Vladivostok, Russia: The annual meeting of 21 leaders in the Asia-Pacific region spent much of the two-day event in Russia’s Far East focused on the other side of the planet, discussing threats to the world economy posed by the European debt crisis and a looming US budget showdown.

Heads of the Asia-Pacific Economic Cooperation Summit in Vladivostok, including Chinese President Hu Jintao and Chilean President Sebastian Pinera, spoke of the dangers the European debt crisis poses to their economies. International Monetary Fund Managing Director Christine Lagarde discussed the so-called US fiscal cliff of tax increases and spending cuts at a lunchtime gathering of the leaders, who collectively oversee 56 per cent of world economic output.

Asian leaders vowed to work together to counter the effects of the debt crisis in Europe and the tepid recovery in the US. The export-oriented countries of the Asia-Pacific region, where economic expansion in countries such as Chile and China exceeds global growth by several percentage points, are vulnerable to slowdowns in their biggest markets.

“High public deficits and debts in some advanced economies are creating strong headwinds to economic recovery globally,” the Apec leaders said in a joint statement. “The events in Europe are adversely affecting growth in the region. In such circumstances, we are resolved to work collectively to support growth and foster financial stability, and restore confidence.”

Downward pressure

Hu said in a September 8 speech to the Apec CEO Summit that China’s economic growth faced “notable downward pressure” in part because of slowing export growth and the sovereign debt crisis. Pinera, who signed a free-trade agreement with Hu on Sunday, said in an interview that he is concerned about the impact the European debt crisis and slow US growth is having on the Chilean economy.

“There is a certain worry about the development of the global economy, especially given the big problems in the EU and the US,” Russian President Vladimir Putin told reporters at the close of the summit, held at a new university campus on an island near Vladivostok. “The Asia-Pacific region is the locomotive of the global economy.”

During a lunch with Apec leaders, the IMF’s Lagarde said US tax increases and spending cuts set to take effect by the beginning of next year pose one of the three main risks to the global economy — the other two being the euro crisis and medium-term public financing.

Key risks

“We discussed over lunch with the leaders of APEC, the global economic situation, with the three key risks that we see on the horizon,” Lagarde told reporters on Monday. She said there are a “combination of factors that could also increase the vulnerabilities of emerging economies.”

Apec’s 21 economies have a market of almost 3 billion consumers, making up 44 per cent of world trade and a combined gross domestic product of $39 trillion (Dh143 trillion) in 2011, according to a fact sheet provided by the US government. The group pledged to move toward greater exchange-rate flexibility and more market-based currencies, according to the meeting’s final communique.

Tasks to complete:
1. List every person named in the summit article, giving each one's title as stated there.
2. Answer these questions from the summit article, one per line:
(a) What share of world economic output do the leaders at the meeting collectively oversee?
(b) On what day did Pinera sign a free-trade agreement with Hu?
(c) Where exactly was the summit held?
3. For each statement, say yes or no depending on whether it agrees with the summit article, and quote the words that decide it.
(a) Apec's 21 economies had a combined gross domestic product of $39 trillion in 2011.
(b) Hu spoke to the Apec CEO Summit on September 10.
(c) Apec's economies make up more than half of world trade.

[Spatial reasoning question records]
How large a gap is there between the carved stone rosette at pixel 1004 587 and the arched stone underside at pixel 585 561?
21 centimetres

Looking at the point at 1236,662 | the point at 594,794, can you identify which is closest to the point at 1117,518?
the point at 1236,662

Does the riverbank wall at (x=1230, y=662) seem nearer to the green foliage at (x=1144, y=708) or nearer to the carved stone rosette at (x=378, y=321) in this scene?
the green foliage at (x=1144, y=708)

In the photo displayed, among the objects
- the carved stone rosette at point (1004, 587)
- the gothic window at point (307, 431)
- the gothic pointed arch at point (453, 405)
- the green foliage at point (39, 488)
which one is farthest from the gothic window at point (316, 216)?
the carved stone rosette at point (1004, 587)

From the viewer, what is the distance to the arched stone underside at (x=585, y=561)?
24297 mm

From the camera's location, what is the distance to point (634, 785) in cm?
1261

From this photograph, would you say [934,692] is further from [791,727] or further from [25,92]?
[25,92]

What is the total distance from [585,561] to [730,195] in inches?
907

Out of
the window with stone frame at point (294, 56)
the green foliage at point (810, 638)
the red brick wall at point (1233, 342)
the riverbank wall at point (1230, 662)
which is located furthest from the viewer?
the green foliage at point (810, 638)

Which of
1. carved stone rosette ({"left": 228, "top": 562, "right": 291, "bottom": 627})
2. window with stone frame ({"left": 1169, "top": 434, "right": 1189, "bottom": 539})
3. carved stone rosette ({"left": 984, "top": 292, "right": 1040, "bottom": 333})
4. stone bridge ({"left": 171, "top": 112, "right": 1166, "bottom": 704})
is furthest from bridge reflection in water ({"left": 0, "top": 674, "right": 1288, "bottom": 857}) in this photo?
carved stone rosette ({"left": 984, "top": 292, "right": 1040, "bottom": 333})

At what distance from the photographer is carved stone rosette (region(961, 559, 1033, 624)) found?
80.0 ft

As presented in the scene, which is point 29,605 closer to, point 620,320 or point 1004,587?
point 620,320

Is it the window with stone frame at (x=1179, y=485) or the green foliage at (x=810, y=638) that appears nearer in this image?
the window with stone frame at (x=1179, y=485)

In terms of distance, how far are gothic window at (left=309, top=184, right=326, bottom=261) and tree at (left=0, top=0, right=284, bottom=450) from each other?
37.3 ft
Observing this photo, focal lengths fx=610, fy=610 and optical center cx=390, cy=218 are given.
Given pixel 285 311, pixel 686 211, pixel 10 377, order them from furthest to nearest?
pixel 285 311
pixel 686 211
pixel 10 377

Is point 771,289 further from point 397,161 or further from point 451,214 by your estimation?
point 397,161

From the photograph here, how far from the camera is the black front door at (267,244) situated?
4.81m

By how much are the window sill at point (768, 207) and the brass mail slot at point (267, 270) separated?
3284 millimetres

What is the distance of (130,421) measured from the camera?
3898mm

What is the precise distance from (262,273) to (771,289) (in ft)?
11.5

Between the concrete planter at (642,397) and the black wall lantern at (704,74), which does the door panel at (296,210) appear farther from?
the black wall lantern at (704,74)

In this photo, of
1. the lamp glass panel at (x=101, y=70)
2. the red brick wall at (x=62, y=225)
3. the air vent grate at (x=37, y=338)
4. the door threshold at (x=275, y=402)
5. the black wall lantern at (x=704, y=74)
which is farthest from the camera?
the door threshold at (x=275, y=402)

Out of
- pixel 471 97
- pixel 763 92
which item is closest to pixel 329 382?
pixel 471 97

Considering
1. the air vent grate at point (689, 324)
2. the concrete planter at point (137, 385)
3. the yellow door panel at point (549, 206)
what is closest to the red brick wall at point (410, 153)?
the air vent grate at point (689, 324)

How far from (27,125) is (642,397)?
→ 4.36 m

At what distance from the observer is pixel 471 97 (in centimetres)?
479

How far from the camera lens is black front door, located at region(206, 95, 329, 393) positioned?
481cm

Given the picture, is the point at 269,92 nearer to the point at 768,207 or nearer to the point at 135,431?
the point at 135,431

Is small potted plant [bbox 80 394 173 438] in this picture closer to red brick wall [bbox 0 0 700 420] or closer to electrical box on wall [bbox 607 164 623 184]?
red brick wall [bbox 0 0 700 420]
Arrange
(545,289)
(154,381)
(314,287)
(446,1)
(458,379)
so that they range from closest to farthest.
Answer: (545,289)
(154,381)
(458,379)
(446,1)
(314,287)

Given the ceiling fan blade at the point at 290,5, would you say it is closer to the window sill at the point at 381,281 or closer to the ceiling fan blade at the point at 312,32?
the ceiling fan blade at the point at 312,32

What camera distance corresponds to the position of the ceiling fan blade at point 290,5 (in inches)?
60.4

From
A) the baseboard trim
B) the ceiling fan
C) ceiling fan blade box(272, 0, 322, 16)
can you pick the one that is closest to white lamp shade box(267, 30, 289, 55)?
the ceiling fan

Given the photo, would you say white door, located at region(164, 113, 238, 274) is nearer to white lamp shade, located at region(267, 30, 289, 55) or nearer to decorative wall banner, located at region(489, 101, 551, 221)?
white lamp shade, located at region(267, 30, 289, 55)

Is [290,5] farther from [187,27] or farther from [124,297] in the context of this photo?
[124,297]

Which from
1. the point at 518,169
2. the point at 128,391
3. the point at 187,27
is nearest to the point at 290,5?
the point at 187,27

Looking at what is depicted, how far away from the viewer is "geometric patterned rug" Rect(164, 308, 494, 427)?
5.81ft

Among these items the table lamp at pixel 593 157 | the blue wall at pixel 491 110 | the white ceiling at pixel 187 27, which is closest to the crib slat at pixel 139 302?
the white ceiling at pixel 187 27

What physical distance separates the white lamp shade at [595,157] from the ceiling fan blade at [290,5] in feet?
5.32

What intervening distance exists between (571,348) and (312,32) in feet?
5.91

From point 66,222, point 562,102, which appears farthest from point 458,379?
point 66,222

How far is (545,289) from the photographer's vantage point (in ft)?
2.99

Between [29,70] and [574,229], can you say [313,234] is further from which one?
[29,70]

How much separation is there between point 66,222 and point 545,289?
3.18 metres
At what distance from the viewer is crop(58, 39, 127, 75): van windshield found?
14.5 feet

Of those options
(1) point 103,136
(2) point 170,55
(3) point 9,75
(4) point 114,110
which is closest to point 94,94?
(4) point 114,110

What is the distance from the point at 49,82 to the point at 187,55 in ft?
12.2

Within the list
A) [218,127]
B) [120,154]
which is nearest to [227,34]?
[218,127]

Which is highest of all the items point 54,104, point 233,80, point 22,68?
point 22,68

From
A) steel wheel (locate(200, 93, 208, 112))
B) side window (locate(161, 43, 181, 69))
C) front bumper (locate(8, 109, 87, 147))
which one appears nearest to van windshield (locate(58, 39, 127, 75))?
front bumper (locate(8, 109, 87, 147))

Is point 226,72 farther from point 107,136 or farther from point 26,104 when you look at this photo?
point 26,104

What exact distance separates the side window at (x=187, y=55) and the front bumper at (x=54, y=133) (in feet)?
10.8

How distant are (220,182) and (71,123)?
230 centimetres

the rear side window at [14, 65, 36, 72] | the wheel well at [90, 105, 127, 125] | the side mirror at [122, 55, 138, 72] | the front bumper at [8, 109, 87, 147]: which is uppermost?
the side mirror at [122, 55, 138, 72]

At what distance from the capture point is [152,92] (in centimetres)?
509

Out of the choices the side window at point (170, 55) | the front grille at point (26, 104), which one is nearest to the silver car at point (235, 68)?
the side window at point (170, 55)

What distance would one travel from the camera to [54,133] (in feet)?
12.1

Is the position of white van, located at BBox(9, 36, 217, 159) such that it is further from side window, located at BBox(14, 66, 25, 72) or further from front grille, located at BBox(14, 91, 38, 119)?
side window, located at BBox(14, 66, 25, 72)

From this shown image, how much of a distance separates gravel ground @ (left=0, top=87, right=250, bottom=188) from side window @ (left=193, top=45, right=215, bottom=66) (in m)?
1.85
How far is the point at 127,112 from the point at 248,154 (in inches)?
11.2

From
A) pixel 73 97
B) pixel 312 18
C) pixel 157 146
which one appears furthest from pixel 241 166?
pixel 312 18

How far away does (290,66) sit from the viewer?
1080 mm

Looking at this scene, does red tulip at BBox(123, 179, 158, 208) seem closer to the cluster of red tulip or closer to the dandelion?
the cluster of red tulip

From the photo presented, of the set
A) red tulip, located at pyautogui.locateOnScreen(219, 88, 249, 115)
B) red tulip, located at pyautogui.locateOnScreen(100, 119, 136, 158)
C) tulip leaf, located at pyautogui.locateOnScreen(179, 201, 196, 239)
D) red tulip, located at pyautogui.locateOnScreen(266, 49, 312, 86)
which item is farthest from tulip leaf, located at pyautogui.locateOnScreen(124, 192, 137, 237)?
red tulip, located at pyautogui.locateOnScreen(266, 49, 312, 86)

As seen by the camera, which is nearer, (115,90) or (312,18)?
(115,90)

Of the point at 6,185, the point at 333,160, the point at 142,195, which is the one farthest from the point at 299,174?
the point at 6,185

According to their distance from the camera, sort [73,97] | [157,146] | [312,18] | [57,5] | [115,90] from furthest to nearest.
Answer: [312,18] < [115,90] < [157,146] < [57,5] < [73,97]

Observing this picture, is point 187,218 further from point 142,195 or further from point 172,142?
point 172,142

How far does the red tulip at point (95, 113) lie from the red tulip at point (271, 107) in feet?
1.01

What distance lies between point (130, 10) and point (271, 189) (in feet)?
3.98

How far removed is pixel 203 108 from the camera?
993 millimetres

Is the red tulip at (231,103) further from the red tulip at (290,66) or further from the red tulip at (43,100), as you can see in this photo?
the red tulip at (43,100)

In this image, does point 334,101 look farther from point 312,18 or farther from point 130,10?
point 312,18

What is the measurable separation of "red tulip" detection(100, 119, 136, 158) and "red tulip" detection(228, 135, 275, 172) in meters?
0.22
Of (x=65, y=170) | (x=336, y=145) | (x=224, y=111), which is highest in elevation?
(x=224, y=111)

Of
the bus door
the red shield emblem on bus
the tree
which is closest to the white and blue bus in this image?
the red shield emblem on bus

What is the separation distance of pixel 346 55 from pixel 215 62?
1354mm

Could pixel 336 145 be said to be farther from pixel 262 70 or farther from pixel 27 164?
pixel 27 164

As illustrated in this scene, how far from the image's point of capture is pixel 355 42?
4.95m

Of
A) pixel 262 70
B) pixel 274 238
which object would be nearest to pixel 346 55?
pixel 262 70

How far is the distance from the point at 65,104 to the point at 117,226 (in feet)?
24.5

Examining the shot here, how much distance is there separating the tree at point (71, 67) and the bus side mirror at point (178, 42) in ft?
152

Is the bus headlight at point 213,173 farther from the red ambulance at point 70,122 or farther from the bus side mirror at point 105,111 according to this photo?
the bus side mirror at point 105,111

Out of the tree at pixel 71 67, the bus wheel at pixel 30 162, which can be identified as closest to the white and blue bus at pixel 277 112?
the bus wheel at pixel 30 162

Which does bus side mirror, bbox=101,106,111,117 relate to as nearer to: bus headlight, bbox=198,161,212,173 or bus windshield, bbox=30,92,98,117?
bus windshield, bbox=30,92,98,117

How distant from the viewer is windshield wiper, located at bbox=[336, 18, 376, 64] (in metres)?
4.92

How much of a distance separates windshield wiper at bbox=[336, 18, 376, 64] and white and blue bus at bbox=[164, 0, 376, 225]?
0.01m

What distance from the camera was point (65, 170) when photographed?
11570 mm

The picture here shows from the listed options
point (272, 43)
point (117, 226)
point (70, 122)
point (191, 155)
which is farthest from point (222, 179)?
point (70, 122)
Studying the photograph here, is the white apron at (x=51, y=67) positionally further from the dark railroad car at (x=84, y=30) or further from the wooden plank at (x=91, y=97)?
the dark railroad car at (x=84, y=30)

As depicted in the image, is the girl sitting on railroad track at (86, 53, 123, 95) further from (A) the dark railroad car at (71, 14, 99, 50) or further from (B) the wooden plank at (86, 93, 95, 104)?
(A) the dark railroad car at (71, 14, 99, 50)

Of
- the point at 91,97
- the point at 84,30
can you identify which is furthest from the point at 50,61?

Solution set:
1.
Chinese President Hu Jintao
Chilean President Sebastian Pinera
International Monetary Fund Managing Director Christine Lagarde
Russian President Vladimir Putin

2.
(a) 56 percent
(b) Sunday
(c) At a new university campus on an island near Vladivostok

3.
(a) Yes: "a combined gross domestic product of $39 trillion (Dh143 trillion) in 2011"
(b) No: "Hu said in a September 8 speech to the Apec CEO Summit"
(c) No: "making up 44 per cent of world trade"